(Beginning of INPUT MATERIAL)
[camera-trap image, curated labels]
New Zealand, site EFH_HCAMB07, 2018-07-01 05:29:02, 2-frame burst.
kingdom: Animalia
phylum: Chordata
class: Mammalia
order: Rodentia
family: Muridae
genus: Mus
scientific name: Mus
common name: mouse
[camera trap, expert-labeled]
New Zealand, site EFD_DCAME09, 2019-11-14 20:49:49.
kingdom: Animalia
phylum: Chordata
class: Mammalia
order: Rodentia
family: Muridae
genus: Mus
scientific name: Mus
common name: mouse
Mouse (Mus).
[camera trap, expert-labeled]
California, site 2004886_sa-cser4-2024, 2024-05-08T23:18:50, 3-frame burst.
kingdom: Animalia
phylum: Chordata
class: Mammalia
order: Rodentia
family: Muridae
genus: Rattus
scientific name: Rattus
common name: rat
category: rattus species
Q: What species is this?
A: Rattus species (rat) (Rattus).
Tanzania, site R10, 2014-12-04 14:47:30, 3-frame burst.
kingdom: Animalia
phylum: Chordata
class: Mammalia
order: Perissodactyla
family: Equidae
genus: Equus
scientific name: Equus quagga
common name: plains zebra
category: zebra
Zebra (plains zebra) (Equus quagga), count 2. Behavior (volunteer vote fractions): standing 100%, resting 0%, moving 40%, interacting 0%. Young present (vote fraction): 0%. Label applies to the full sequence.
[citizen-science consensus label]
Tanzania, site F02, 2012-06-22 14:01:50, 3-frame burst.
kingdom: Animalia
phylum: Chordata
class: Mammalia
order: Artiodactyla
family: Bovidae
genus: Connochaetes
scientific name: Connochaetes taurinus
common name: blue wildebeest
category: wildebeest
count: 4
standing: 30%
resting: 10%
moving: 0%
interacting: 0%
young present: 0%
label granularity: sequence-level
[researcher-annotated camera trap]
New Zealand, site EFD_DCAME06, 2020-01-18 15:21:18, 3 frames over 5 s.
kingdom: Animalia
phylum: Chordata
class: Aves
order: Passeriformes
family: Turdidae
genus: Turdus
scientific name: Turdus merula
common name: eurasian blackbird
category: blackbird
(End of INPUT MATERIAL)
**TASK DETAILS**
Each line of the records above, from the first through the one containing "[citizen-science consensus label]", is to be retyped exactly; no other line belongs.

**ANSWER TO THIS PROBLEM**
[camera-trap image, curated labels]
New Zealand, site EFH_HCAMB07, 2018-07-01 05:29:02, 2-frame burst.
kingdom: Animalia
phylum: Chordata
class: Mammalia
order: Rodentia
family: Muridae
genus: Mus
scientific name: Mus
common name: mouse
[camera trap, expert-labeled]
New Zealand, site EFD_DCAME09, 2019-11-14 20:49:49.
kingdom: Animalia
phylum: Chordata
class: Mammalia
order: Rodentia
family: Muridae
genus: Mus
scientific name: Mus
common name: mouse
Mouse (Mus).
[camera trap, expert-labeled]
California, site 2004886_sa-cser4-2024, 2024-05-08T23:18:50, 3-frame burst.
kingdom: Animalia
phylum: Chordata
class: Mammalia
order: Rodentia
family: Muridae
genus: Rattus
scientific name: Rattus
common name: rat
category: rattus species
Q: What species is this?
A: Rattus species (rat) (Rattus).
Tanzania, site R10, 2014-12-04 14:47:30, 3-frame burst.
kingdom: Animalia
phylum: Chordata
class: Mammalia
order: Perissodactyla
family: Equidae
genus: Equus
scientific name: Equus quagga
common name: plains zebra
category: zebra
Zebra (plains zebra) (Equus quagga), count 2. Behavior (volunteer vote fractions): standing 100%, resting 0%, moving 40%, interacting 0%. Young present (vote fraction): 0%. Label applies to the full sequence.
[citizen-science consensus label]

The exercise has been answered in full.